THE DATA section start

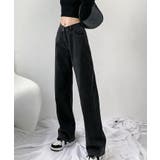 ウエストクロスストレートワイドパンツ | SEU | 詳細画像30 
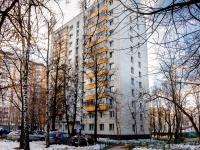 Hovrino district, Dybenko st, house 28. Apartment house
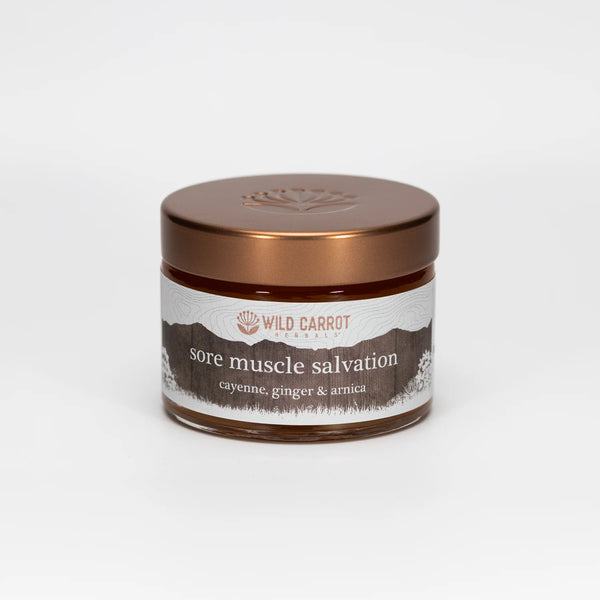 Sore Muscle Salvation | Warming Herbal Relief (1 oz)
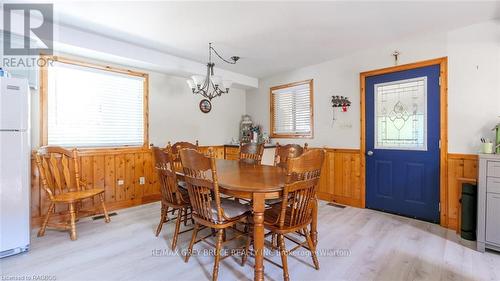 11 Silversides Pt Road, Northern Bruce Peninsula, ON - Indoor Photo Showing Dining Room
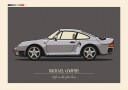 Sport Car Personal 3 Plakat Plakat / 50x70cm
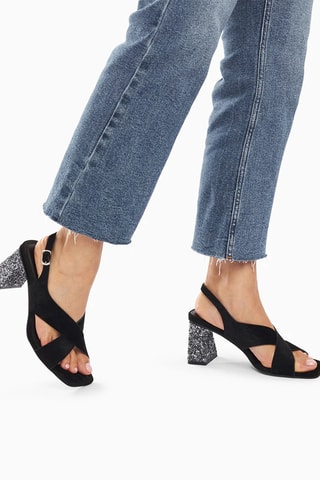 Sandales à talons Milan - Anthracite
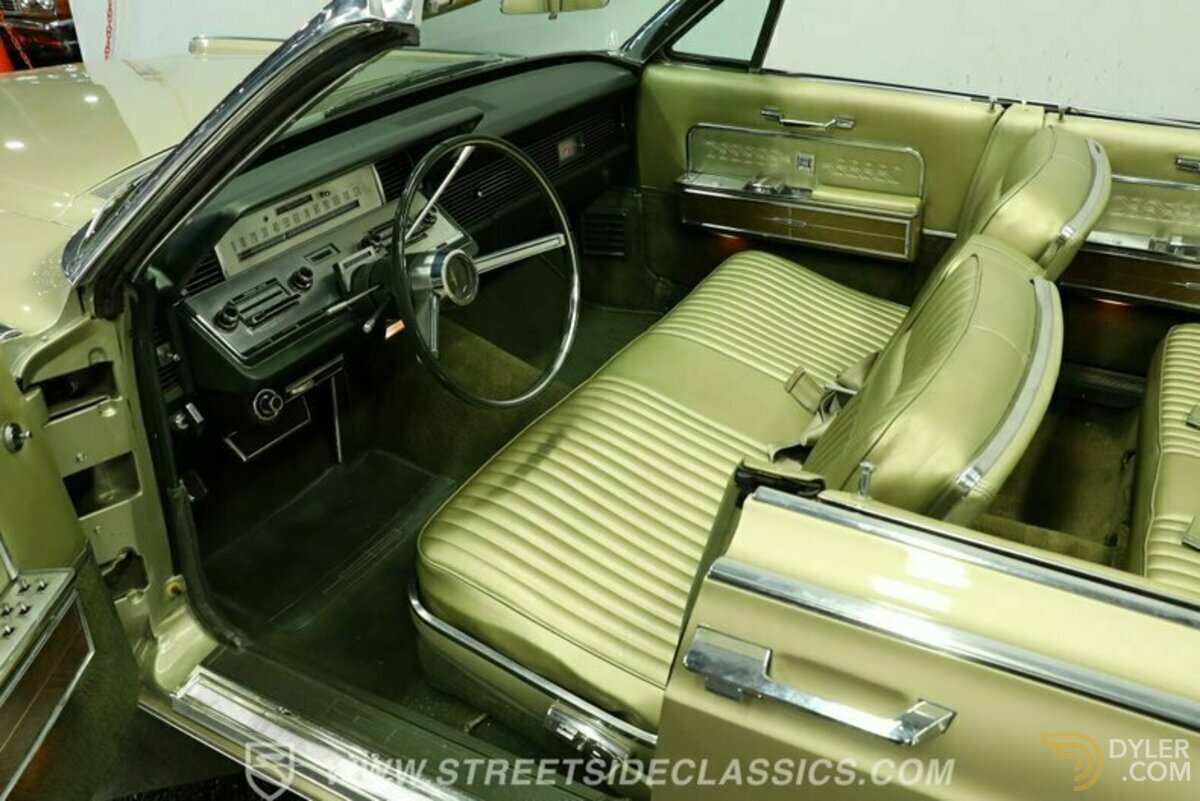 1966 Lincoln Continental Convertible, foto 4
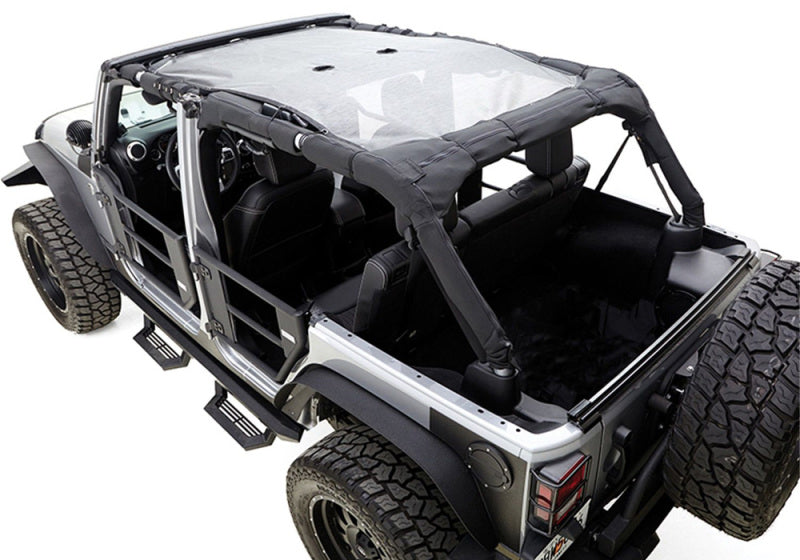 Rampage 2007-2018 Jeep Wrangler(JK) 2-Door California Extended Brief - Black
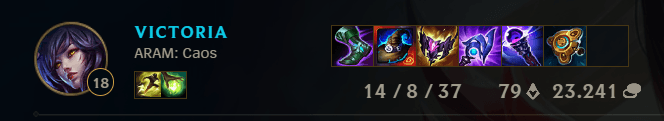 Good day in Summoner's Rift <3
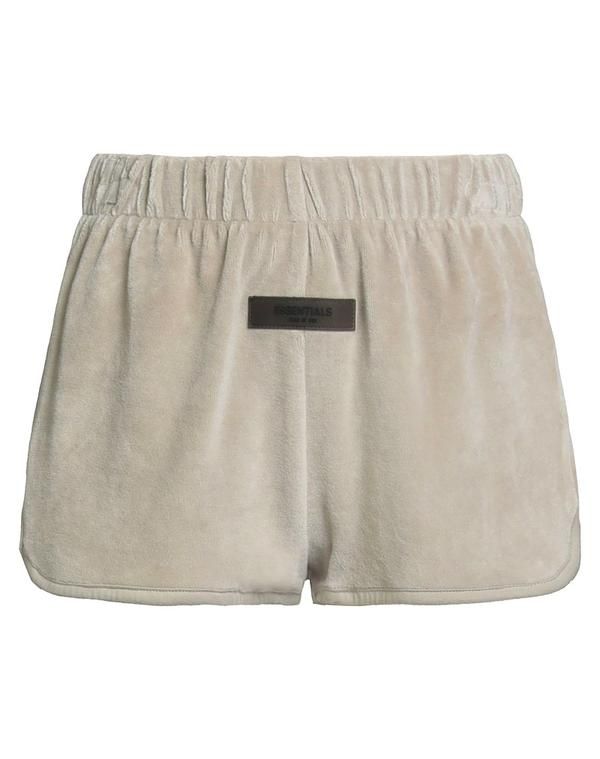 フィアオブゴッド レディース ボトムス ハーフパンツ・ショーツ ショートパンツバミューダパンツ FEAR OF GOD ESSENTIALS Beige ベージュ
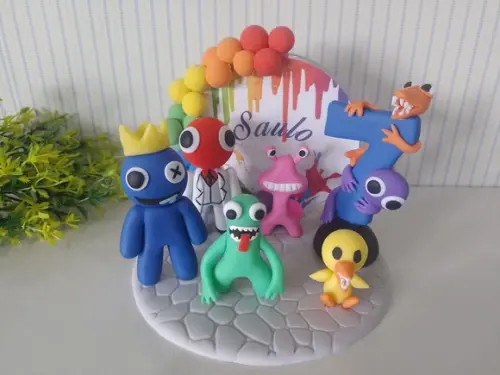 Topo Rainbow Friends - Roblox (biscuit)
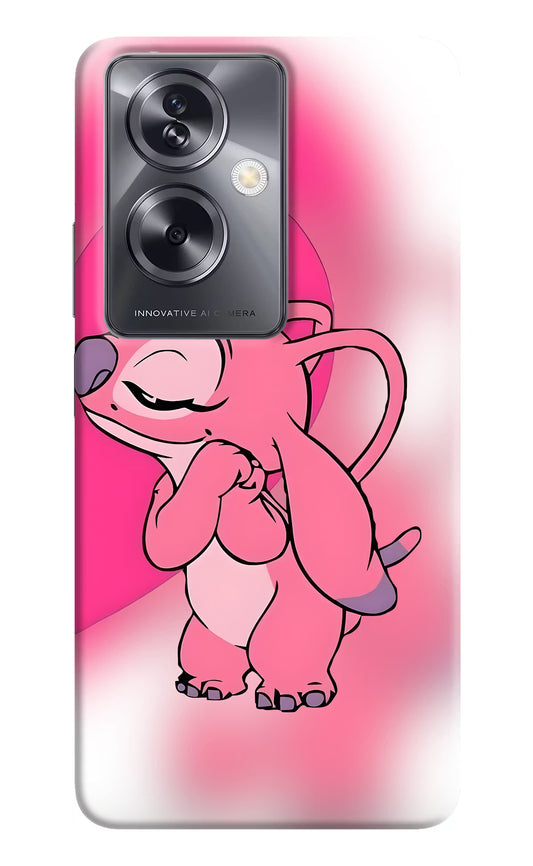 Angel Hug Oppo A79 5G Hard Case Back Cover by Casekaro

THE DATA section end

Print the data word for word, from its first line up to and including the line containing "Good day in Summoner's Rift <3". Leave the pictures out of your answer.

SOLUTION TO THE EXERCISE:
 ウエストクロスストレートワイドパンツ | SEU | 詳細画像30 
 Hovrino district, Dybenko st, house 28. Apartment house
 Sore Muscle Salvation | Warming Herbal Relief (1 oz)
 11 Silversides Pt Road, Northern Bruce Peninsula, ON - Indoor Photo Showing Dining Room
 Sport Car Personal 3 Plakat Plakat / 50x70cm
 Sandales à talons Milan - Anthracite
 1966 Lincoln Continental Convertible, foto 4
 Rampage 2007-2018 Jeep Wrangler(JK) 2-Door California Extended Brief - Black
 Good day in Summoner's Rift <3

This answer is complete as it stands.